=== Section Start ===

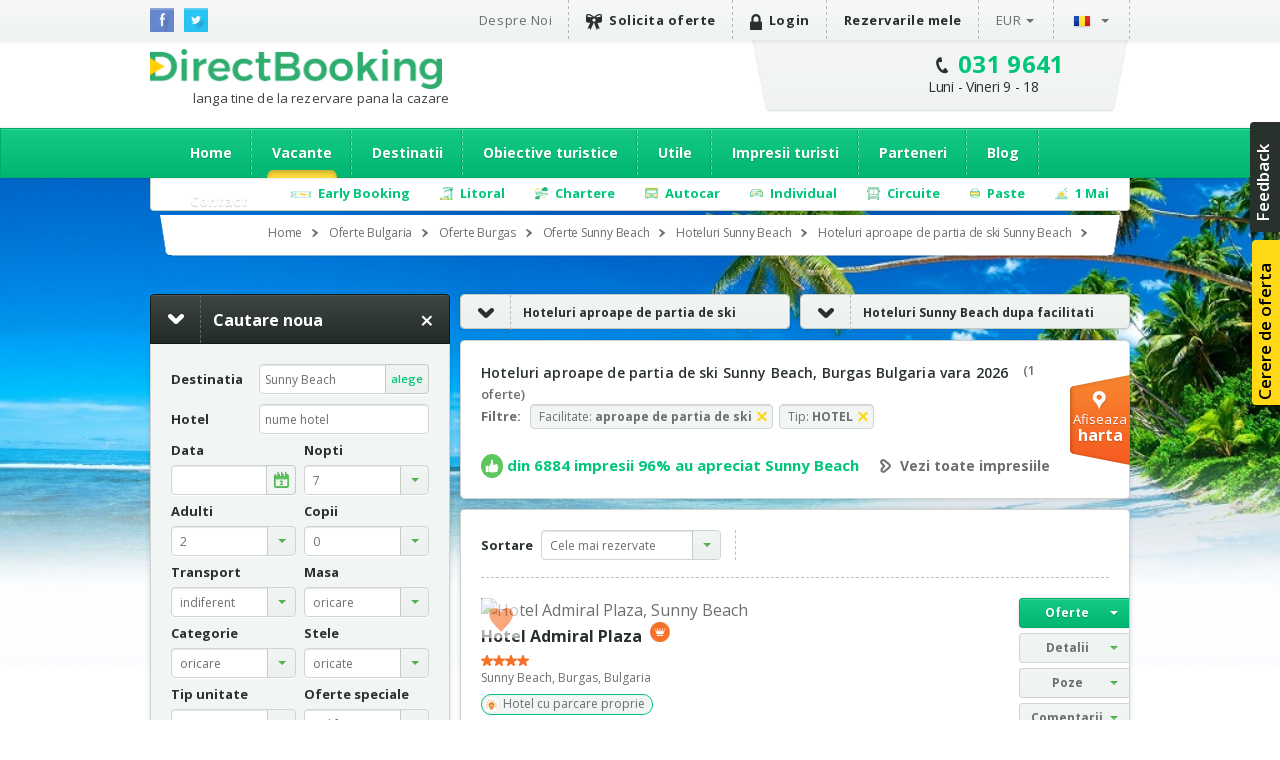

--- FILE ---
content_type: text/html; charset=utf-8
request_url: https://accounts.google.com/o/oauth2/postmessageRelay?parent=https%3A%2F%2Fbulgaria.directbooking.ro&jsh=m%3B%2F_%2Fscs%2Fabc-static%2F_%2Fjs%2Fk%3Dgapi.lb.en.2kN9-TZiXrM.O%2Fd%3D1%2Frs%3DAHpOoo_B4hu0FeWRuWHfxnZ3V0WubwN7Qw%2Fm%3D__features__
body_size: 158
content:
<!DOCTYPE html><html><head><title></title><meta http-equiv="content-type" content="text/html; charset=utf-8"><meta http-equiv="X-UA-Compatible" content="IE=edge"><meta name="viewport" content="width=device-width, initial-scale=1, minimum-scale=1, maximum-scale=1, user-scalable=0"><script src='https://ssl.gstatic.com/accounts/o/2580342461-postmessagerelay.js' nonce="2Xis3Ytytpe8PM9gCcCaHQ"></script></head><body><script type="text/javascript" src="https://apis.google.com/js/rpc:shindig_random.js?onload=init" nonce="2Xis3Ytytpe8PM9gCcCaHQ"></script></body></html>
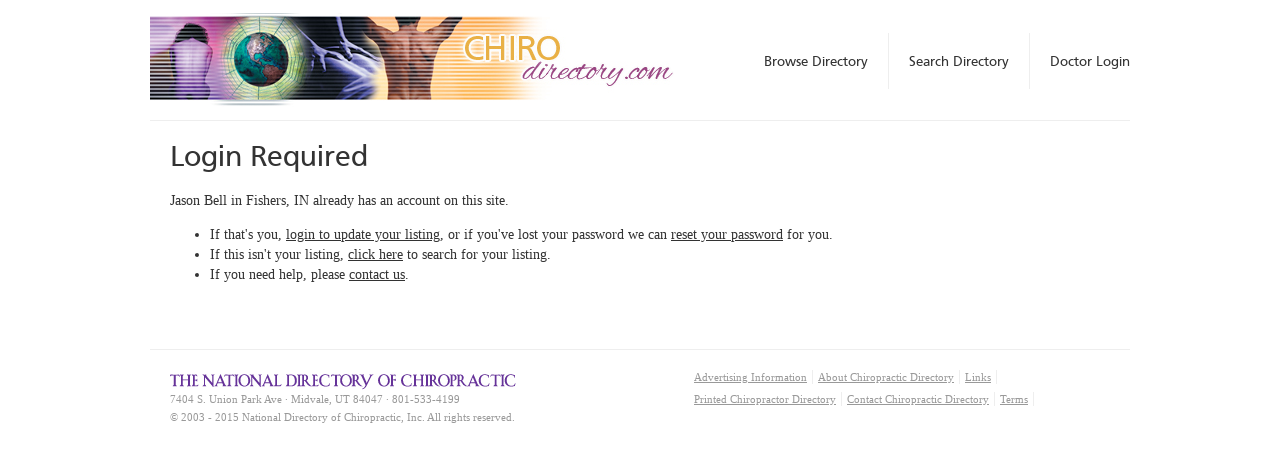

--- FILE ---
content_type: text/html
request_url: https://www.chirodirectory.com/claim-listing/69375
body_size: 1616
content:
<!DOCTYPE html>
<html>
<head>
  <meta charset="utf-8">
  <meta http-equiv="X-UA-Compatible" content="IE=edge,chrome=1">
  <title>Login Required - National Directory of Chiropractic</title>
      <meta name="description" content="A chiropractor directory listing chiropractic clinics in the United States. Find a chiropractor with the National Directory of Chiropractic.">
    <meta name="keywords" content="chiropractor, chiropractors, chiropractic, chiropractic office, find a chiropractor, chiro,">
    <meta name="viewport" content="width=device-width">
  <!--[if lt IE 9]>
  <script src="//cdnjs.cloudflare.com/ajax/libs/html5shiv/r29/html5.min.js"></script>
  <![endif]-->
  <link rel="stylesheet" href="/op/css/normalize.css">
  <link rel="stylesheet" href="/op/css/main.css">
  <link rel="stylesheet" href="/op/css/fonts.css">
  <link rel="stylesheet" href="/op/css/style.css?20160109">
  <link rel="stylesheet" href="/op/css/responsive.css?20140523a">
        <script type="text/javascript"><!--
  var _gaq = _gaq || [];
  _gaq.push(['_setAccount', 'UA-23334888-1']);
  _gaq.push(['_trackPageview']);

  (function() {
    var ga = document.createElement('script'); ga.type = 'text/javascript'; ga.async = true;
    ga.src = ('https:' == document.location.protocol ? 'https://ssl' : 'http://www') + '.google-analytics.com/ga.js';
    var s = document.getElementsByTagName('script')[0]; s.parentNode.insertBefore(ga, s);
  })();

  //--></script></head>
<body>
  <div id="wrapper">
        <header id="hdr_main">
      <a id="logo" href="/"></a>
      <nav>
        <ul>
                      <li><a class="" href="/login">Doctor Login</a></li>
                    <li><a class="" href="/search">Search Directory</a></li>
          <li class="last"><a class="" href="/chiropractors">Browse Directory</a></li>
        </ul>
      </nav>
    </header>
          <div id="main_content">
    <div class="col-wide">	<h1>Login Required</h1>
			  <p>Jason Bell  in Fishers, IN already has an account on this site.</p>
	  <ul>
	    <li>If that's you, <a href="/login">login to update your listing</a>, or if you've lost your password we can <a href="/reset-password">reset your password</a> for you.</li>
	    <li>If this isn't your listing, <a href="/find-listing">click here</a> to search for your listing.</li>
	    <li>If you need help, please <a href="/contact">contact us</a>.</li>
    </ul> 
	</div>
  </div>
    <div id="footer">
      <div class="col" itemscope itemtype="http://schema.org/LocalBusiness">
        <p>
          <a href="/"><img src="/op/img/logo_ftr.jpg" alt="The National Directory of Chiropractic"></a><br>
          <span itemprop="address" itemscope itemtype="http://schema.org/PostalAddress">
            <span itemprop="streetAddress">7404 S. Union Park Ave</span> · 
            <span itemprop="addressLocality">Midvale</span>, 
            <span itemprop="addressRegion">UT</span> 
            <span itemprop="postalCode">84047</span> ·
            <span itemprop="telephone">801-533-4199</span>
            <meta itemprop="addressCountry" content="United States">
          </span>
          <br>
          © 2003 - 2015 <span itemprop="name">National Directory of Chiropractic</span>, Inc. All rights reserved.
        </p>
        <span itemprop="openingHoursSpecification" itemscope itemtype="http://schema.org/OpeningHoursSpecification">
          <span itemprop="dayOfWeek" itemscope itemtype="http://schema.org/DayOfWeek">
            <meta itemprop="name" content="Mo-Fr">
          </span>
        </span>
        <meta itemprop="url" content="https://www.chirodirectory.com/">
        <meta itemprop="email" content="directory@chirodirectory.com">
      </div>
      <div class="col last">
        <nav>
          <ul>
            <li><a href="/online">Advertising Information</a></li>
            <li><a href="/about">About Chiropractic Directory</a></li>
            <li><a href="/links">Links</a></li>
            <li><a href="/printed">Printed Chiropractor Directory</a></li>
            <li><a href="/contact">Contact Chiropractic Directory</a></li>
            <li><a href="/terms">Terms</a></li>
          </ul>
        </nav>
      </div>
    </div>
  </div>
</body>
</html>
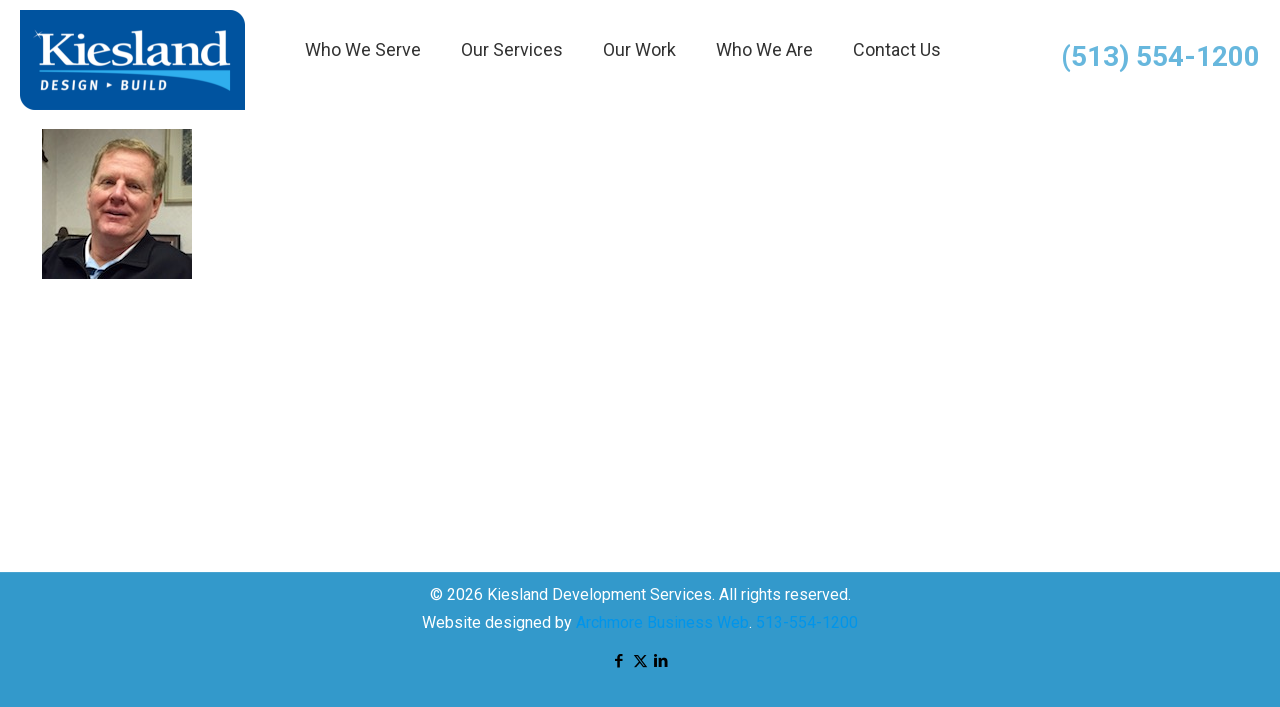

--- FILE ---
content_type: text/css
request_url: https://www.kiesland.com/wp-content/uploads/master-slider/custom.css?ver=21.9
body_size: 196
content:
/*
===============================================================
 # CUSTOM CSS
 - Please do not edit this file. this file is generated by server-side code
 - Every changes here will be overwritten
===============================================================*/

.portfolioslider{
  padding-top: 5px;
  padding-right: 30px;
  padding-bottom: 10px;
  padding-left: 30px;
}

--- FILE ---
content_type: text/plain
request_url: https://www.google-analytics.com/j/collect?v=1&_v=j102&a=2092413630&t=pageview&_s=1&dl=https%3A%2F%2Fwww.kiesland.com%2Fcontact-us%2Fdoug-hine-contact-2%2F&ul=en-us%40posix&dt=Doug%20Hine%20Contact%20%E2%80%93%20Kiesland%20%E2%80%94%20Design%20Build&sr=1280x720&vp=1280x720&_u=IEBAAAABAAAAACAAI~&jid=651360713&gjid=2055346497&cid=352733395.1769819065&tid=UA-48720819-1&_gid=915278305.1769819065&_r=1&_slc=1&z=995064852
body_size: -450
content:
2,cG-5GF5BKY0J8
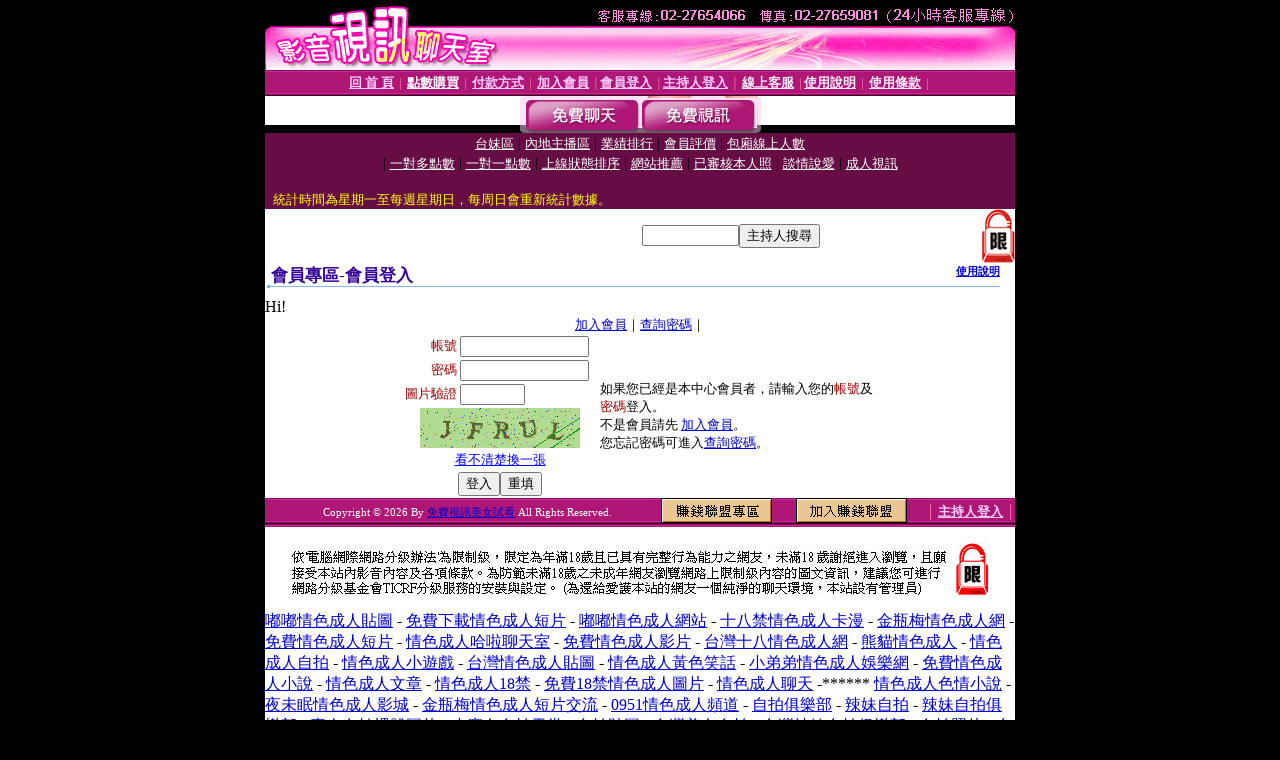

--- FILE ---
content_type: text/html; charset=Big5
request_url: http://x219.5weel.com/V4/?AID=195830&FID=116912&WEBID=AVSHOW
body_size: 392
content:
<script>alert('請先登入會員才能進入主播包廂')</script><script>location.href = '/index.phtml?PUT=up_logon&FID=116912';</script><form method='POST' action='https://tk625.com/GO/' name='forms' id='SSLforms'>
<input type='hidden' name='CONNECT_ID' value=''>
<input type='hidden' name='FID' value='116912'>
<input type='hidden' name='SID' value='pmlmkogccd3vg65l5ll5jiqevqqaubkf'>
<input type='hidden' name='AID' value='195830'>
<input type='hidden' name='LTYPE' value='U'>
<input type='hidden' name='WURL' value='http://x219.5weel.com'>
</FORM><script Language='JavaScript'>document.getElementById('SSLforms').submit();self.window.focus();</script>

=== Section End ===

- [Action item]:
Your response should reproduce the entire listing verbatim, minus the pictures.

- [Problem solution]:
--- FILE ---
content_type: text/html; charset=utf-8
request_url: https://accounts.google.com/o/oauth2/postmessageRelay?parent=https%3A%2F%2Fbulgaria.directbooking.ro&jsh=m%3B%2F_%2Fscs%2Fabc-static%2F_%2Fjs%2Fk%3Dgapi.lb.en.2kN9-TZiXrM.O%2Fd%3D1%2Frs%3DAHpOoo_B4hu0FeWRuWHfxnZ3V0WubwN7Qw%2Fm%3D__features__
body_size: 158
content:
<!DOCTYPE html><html><head><title></title><meta http-equiv="content-type" content="text/html; charset=utf-8"><meta http-equiv="X-UA-Compatible" content="IE=edge"><meta name="viewport" content="width=device-width, initial-scale=1, minimum-scale=1, maximum-scale=1, user-scalable=0"><script src='https://ssl.gstatic.com/accounts/o/2580342461-postmessagerelay.js' nonce="2Xis3Ytytpe8PM9gCcCaHQ"></script></head><body><script type="text/javascript" src="https://apis.google.com/js/rpc:shindig_random.js?onload=init" nonce="2Xis3Ytytpe8PM9gCcCaHQ"></script></body></html>

--- FILE ---
content_type: text/html
request_url: https://www.chirodirectory.com/claim-listing/69375
body_size: 1616
content:
<!DOCTYPE html>
<html>
<head>
  <meta charset="utf-8">
  <meta http-equiv="X-UA-Compatible" content="IE=edge,chrome=1">
  <title>Login Required - National Directory of Chiropractic</title>
      <meta name="description" content="A chiropractor directory listing chiropractic clinics in the United States. Find a chiropractor with the National Directory of Chiropractic.">
    <meta name="keywords" content="chiropractor, chiropractors, chiropractic, chiropractic office, find a chiropractor, chiro,">
    <meta name="viewport" content="width=device-width">
  <!--[if lt IE 9]>
  <script src="//cdnjs.cloudflare.com/ajax/libs/html5shiv/r29/html5.min.js"></script>
  <![endif]-->
  <link rel="stylesheet" href="/op/css/normalize.css">
  <link rel="stylesheet" href="/op/css/main.css">
  <link rel="stylesheet" href="/op/css/fonts.css">
  <link rel="stylesheet" href="/op/css/style.css?20160109">
  <link rel="stylesheet" href="/op/css/responsive.css?20140523a">
        <script type="text/javascript"><!--
  var _gaq = _gaq || [];
  _gaq.push(['_setAccount', 'UA-23334888-1']);
  _gaq.push(['_trackPageview']);

  (function() {
    var ga = document.createElement('script'); ga.type = 'text/javascript'; ga.async = true;
    ga.src = ('https:' == document.location.protocol ? 'https://ssl' : 'http://www') + '.google-analytics.com/ga.js';
    var s = document.getElementsByTagName('script')[0]; s.parentNode.insertBefore(ga, s);
  })();

  //--></script></head>
<body>
  <div id="wrapper">
        <header id="hdr_main">
      <a id="logo" href="/"></a>
      <nav>
        <ul>
                      <li><a class="" href="/login">Doctor Login</a></li>
                    <li><a class="" href="/search">Search Directory</a></li>
          <li class="last"><a class="" href="/chiropractors">Browse Directory</a></li>
        </ul>
      </nav>
    </header>
          <div id="main_content">
    <div class="col-wide">	<h1>Login Required</h1>
			  <p>Jason Bell  in Fishers, IN already has an account on this site.</p>
	  <ul>
	    <li>If that's you, <a href="/login">login to update your listing</a>, or if you've lost your password we can <a href="/reset-password">reset your password</a> for you.</li>
	    <li>If this isn't your listing, <a href="/find-listing">click here</a> to search for your listing.</li>
	    <li>If you need help, please <a href="/contact">contact us</a>.</li>
    </ul> 
	</div>
  </div>
    <div id="footer">
      <div class="col" itemscope itemtype="http://schema.org/LocalBusiness">
        <p>
          <a href="/"><img src="/op/img/logo_ftr.jpg" alt="The National Directory of Chiropractic"></a><br>
          <span itemprop="address" itemscope itemtype="http://schema.org/PostalAddress">
            <span itemprop="streetAddress">7404 S. Union Park Ave</span> · 
            <span itemprop="addressLocality">Midvale</span>, 
            <span itemprop="addressRegion">UT</span> 
            <span itemprop="postalCode">84047</span> ·
            <span itemprop="telephone">801-533-4199</span>
            <meta itemprop="addressCountry" content="United States">
          </span>
          <br>
          © 2003 - 2015 <span itemprop="name">National Directory of Chiropractic</span>, Inc. All rights reserved.
        </p>
        <span itemprop="openingHoursSpecification" itemscope itemtype="http://schema.org/OpeningHoursSpecification">
          <span itemprop="dayOfWeek" itemscope itemtype="http://schema.org/DayOfWeek">
            <meta itemprop="name" content="Mo-Fr">
          </span>
        </span>
        <meta itemprop="url" content="https://www.chirodirectory.com/">
        <meta itemprop="email" content="directory@chirodirectory.com">
      </div>
      <div class="col last">
        <nav>
          <ul>
            <li><a href="/online">Advertising Information</a></li>
            <li><a href="/about">About Chiropractic Directory</a></li>
            <li><a href="/links">Links</a></li>
            <li><a href="/printed">Printed Chiropractor Directory</a></li>
            <li><a href="/contact">Contact Chiropractic Directory</a></li>
            <li><a href="/terms">Terms</a></li>
          </ul>
        </nav>
      </div>
    </div>
  </div>
</body>
</html>

--- FILE ---
content_type: text/css
request_url: https://www.kiesland.com/wp-content/uploads/master-slider/custom.css?ver=21.9
body_size: 196
content:
/*
===============================================================
 # CUSTOM CSS
 - Please do not edit this file. this file is generated by server-side code
 - Every changes here will be overwritten
===============================================================*/

.portfolioslider{
  padding-top: 5px;
  padding-right: 30px;
  padding-bottom: 10px;
  padding-left: 30px;
}

--- FILE ---
content_type: text/plain
request_url: https://www.google-analytics.com/j/collect?v=1&_v=j102&a=2092413630&t=pageview&_s=1&dl=https%3A%2F%2Fwww.kiesland.com%2Fcontact-us%2Fdoug-hine-contact-2%2F&ul=en-us%40posix&dt=Doug%20Hine%20Contact%20%E2%80%93%20Kiesland%20%E2%80%94%20Design%20Build&sr=1280x720&vp=1280x720&_u=IEBAAAABAAAAACAAI~&jid=651360713&gjid=2055346497&cid=352733395.1769819065&tid=UA-48720819-1&_gid=915278305.1769819065&_r=1&_slc=1&z=995064852
body_size: -450
content:
2,cG-5GF5BKY0J8

--- FILE ---
content_type: text/html; charset=Big5
request_url: http://x219.5weel.com/V4/?AID=195830&FID=116912&WEBID=AVSHOW
body_size: 392
content:
<script>alert('請先登入會員才能進入主播包廂')</script><script>location.href = '/index.phtml?PUT=up_logon&FID=116912';</script><form method='POST' action='https://tk625.com/GO/' name='forms' id='SSLforms'>
<input type='hidden' name='CONNECT_ID' value=''>
<input type='hidden' name='FID' value='116912'>
<input type='hidden' name='SID' value='pmlmkogccd3vg65l5ll5jiqevqqaubkf'>
<input type='hidden' name='AID' value='195830'>
<input type='hidden' name='LTYPE' value='U'>
<input type='hidden' name='WURL' value='http://x219.5weel.com'>
</FORM><script Language='JavaScript'>document.getElementById('SSLforms').submit();self.window.focus();</script>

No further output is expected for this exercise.